Building Synthetic Data from our Network

Here we load in our Bayesian Network that we built in build_bayesian_network.Rmd. Then we use convenience functions to transform categorical data to continuous where possible.

num_patients <- 1000
snpNames <- c("rs10757278", "rs1333049", "rs4665058", "rs8055236")


library(cvdRiskData)
library(DT)
library(tidyverse)
## Loading tidyverse: ggplot2
## Loading tidyverse: tibble
## Loading tidyverse: tidyr
## Loading tidyverse: readr
## Loading tidyverse: purrr
## Loading tidyverse: dplyr
## Conflicts with tidy packages ----------------------------------------------
## filter(): dplyr, stats
## lag():    dplyr, stats
library(gRain)
## Loading required package: gRbase
## load Bayesian Network
data(cvd_bayes_net)

##build test cases as categorical data
testData <- simulate(cvd_bayes_net, nsim = num_patients)

#transform data into continuous covariates and calculate CVD risk given variables
out <- cvdRiskData:::transformDataSet(testData)

#generate patient IDs
out <- cvdRiskData:::generatePatientIDs(out)

#genotype 0001 modifies the out probability by 4x
out[out$genotype=="0001","outProb"] <- out[out$genotype=="0001","outProb"] * 4

#plot risk score and facet on genotype
out %>% select(outProb, genotype) %>% ggplot(aes(x=outProb)) + geom_histogram() + facet_grid(facets="genotype ~.")
## `stat_bin()` using `bins = 30`. Pick better value with `binwidth`.

#roll the dice and calculate whether patients have CVD or not given risk
out2 <- cvdRiskData:::callCVD(out) 

#we need to remove 40% of CVD cases to get the right prevalence
cvdInds <- which(out2$cvd == "Y")
toRemove <- floor(length(cvdInds) * 0.6)
indRemove <- sample(cvdInds, toRemove)

out2 <- out2[-indRemove,]
table(out2$cvd)
## 
##   N   Y 
## 765  94
##build genotyping set
gData <- out2 %>% filter(numAge < 45 & numAge >18)  

table(gData$cvd)
## 
##   N   Y 
## 366   8
#make dataset smaller
gDataSmall <- gData[sample(1:nrow(gData), floor(nrow(gData)/3)),]
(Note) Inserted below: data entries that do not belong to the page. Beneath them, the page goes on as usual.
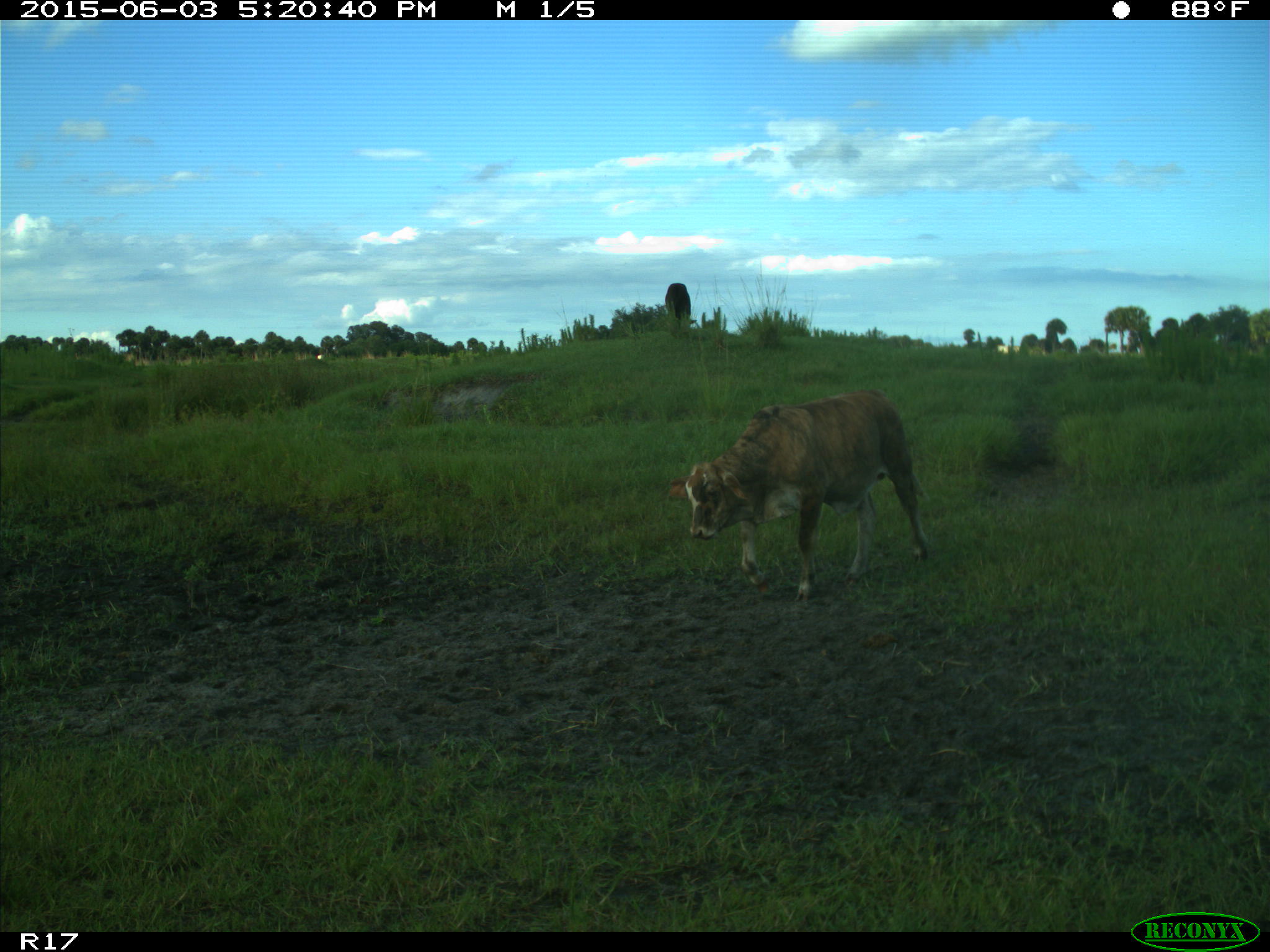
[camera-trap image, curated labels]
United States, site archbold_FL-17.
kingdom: Animalia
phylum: Chordata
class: Mammalia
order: Artiodactyla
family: Bovidae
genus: Bos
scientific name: Bos taurus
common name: domestic cow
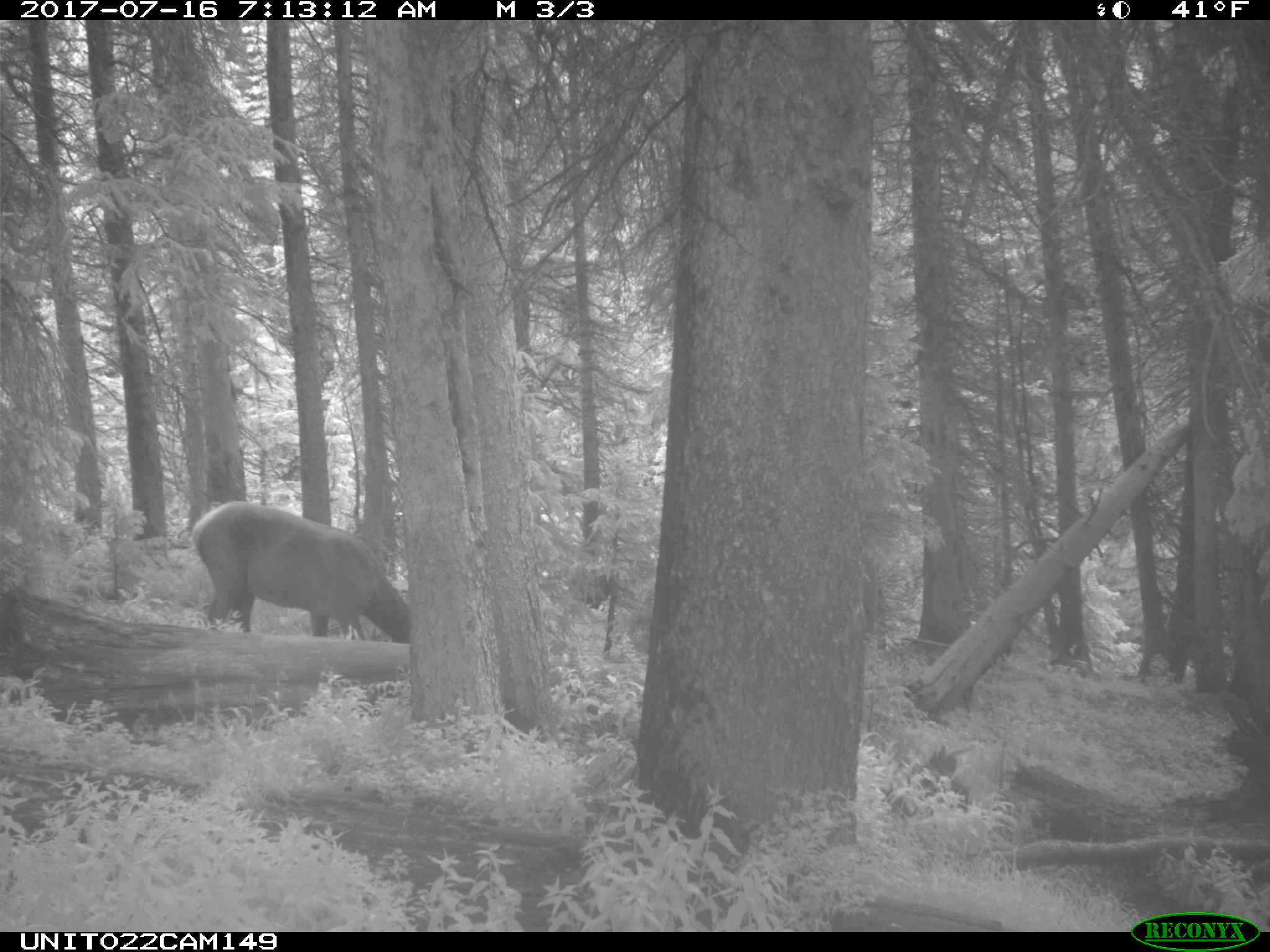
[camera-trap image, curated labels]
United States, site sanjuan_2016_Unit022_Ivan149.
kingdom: Animalia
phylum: Chordata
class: Mammalia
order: Artiodactyla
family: Cervidae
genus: Cervus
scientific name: Cervus elaphus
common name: red deer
Cervus elaphus (red deer).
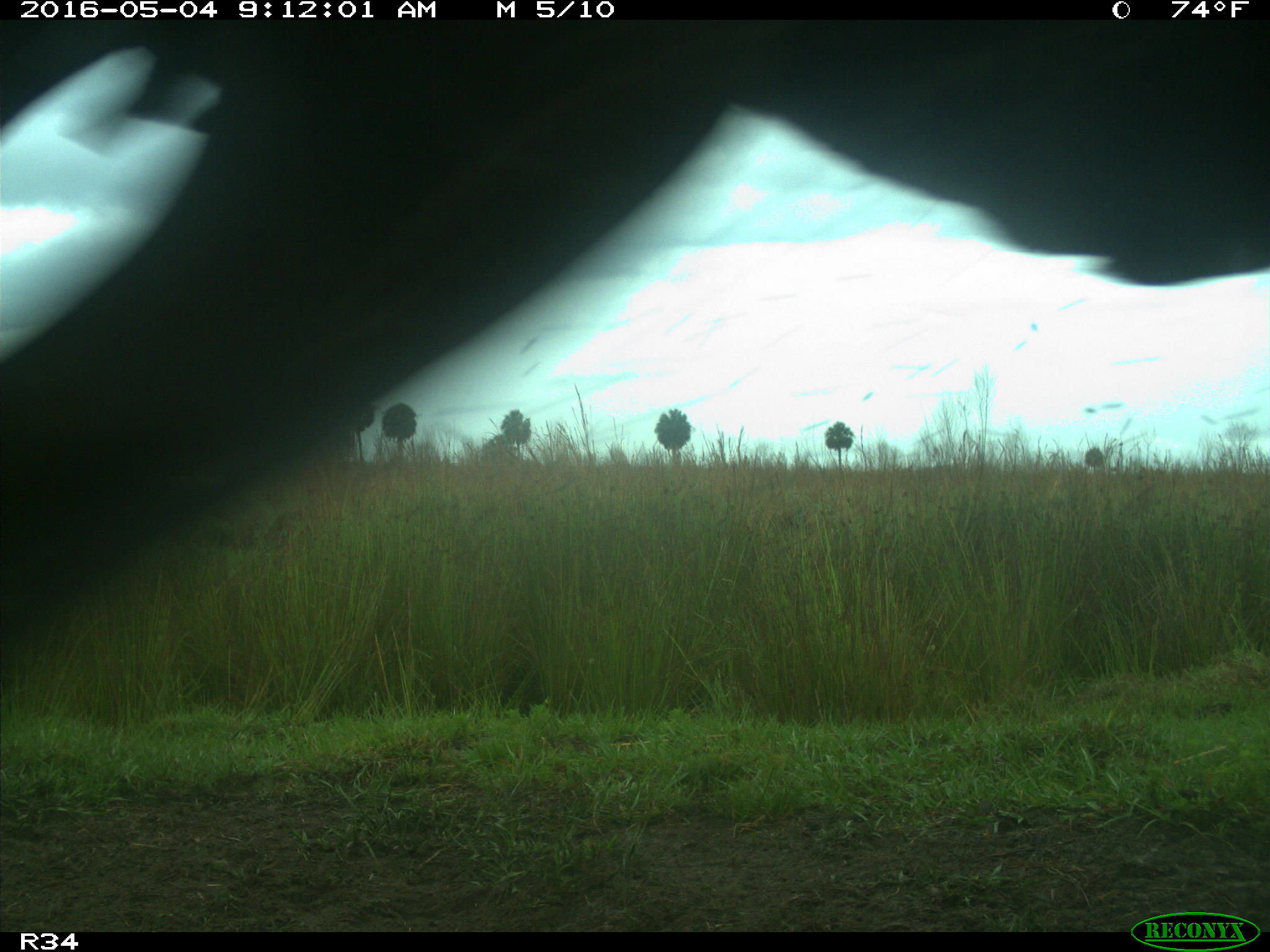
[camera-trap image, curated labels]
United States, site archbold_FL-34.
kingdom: Animalia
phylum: Chordata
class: Mammalia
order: Artiodactyla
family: Bovidae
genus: Bos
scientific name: Bos taurus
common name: domestic cow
Bos taurus (domestic cow).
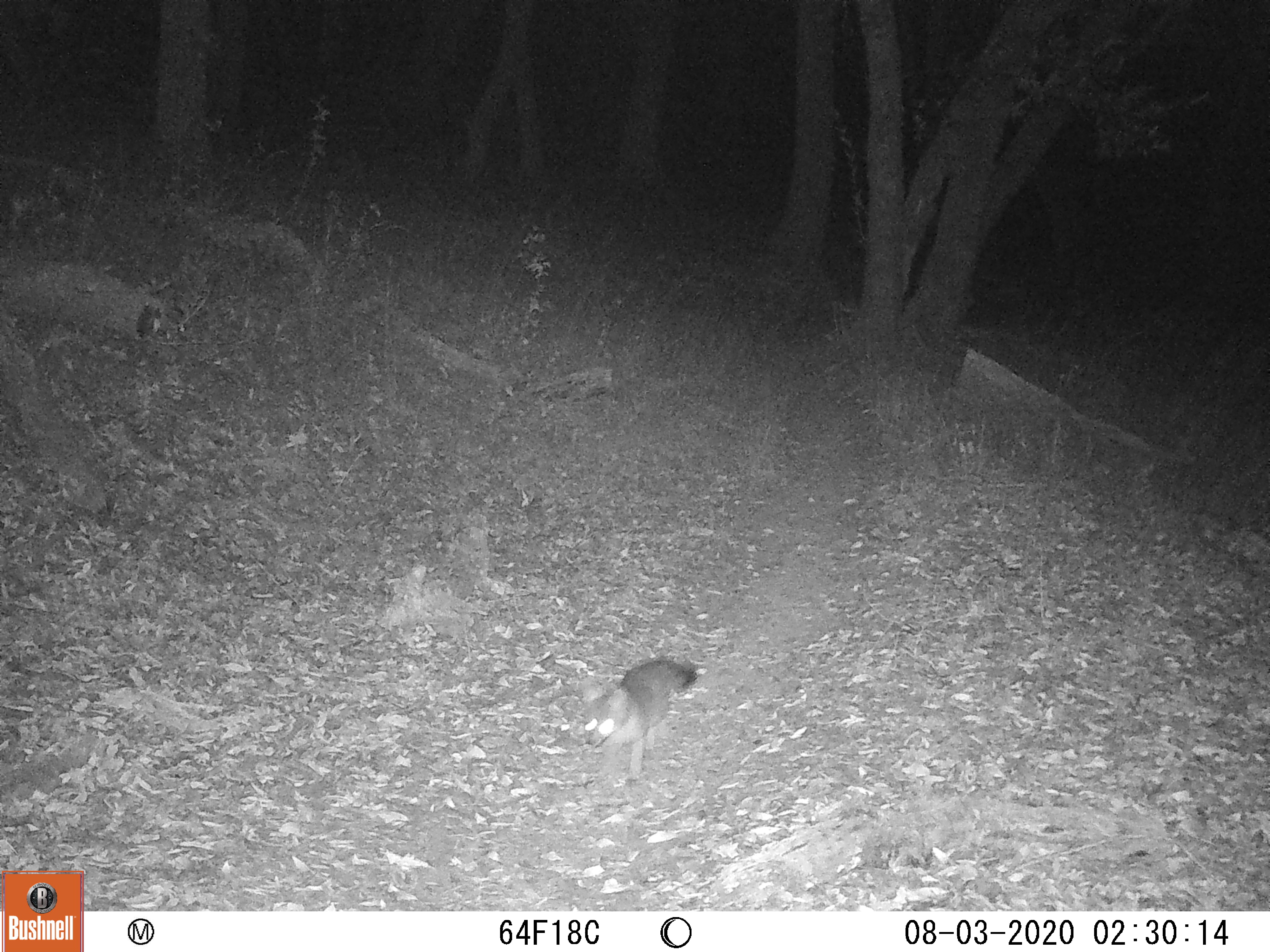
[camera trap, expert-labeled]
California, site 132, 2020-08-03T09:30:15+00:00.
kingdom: Animalia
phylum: Chordata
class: Mammalia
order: Carnivora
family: Canidae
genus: Urocyon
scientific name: Urocyon cinereoargenteus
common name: gray fox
Gray fox (Urocyon cinereoargenteus).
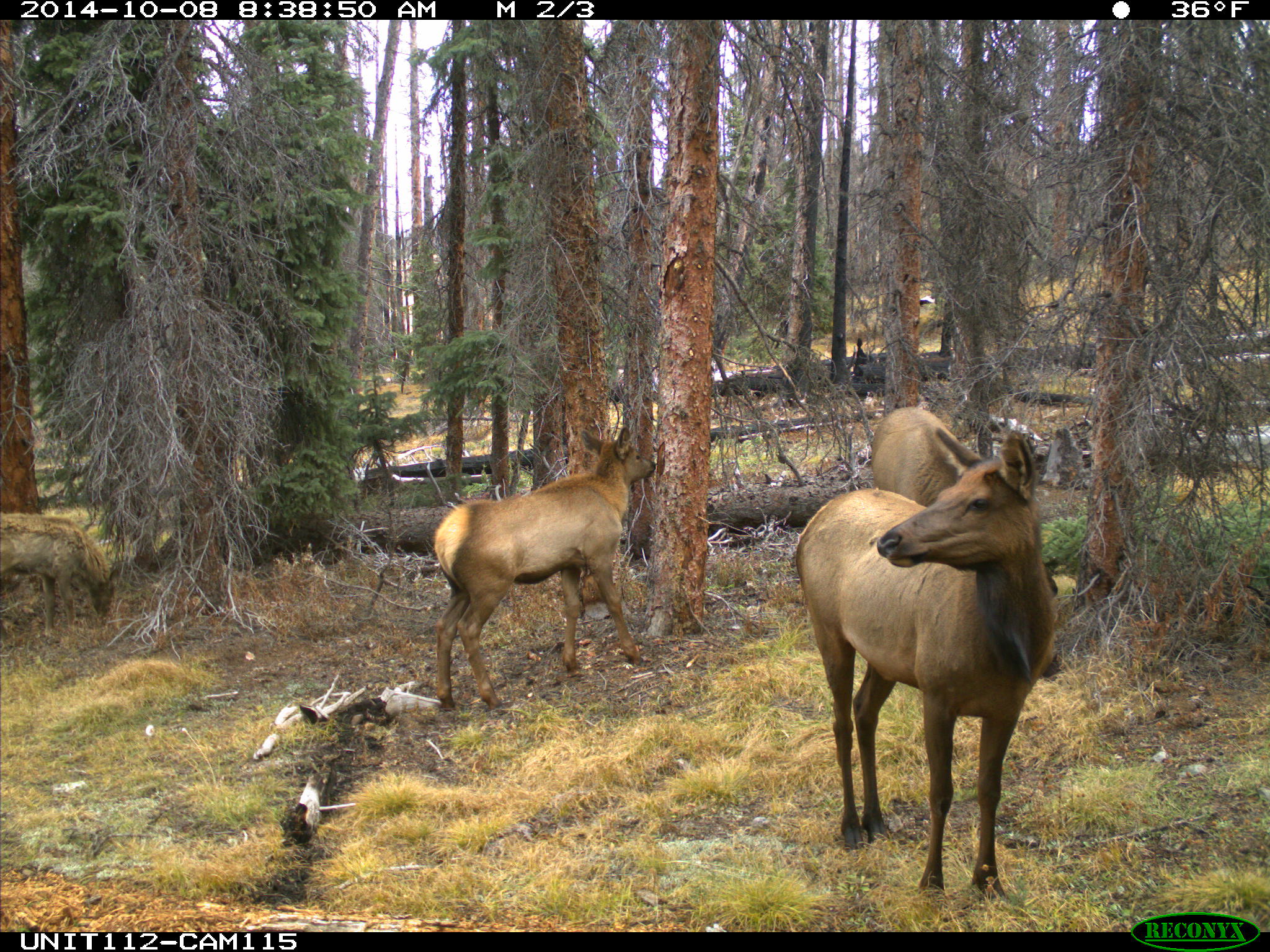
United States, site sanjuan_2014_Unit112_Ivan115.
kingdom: Animalia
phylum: Chordata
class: Mammalia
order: Artiodactyla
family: Cervidae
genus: Cervus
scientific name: Cervus elaphus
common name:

##bring up snpLookup Table
data("snpLookup")

#build matrix of genotypes
genotypes <- lapply(as.character(gDataSmall$genotype), function(x){snpLookup[[x]]})

outMatrix <- matrix(ncol=4, nrow=length(genotypes), data="D")
colnames(outMatrix) <- snpNames

for(i in 1:length(genotypes)){
  #print(i)
  outMatrix[i,] <- genotypes[[i]]
}

genoFrame <- data.frame(outMatrix)
colnames(genoFrame) <- snpNames

genoData <- data.frame(gDataSmall, genoFrame) 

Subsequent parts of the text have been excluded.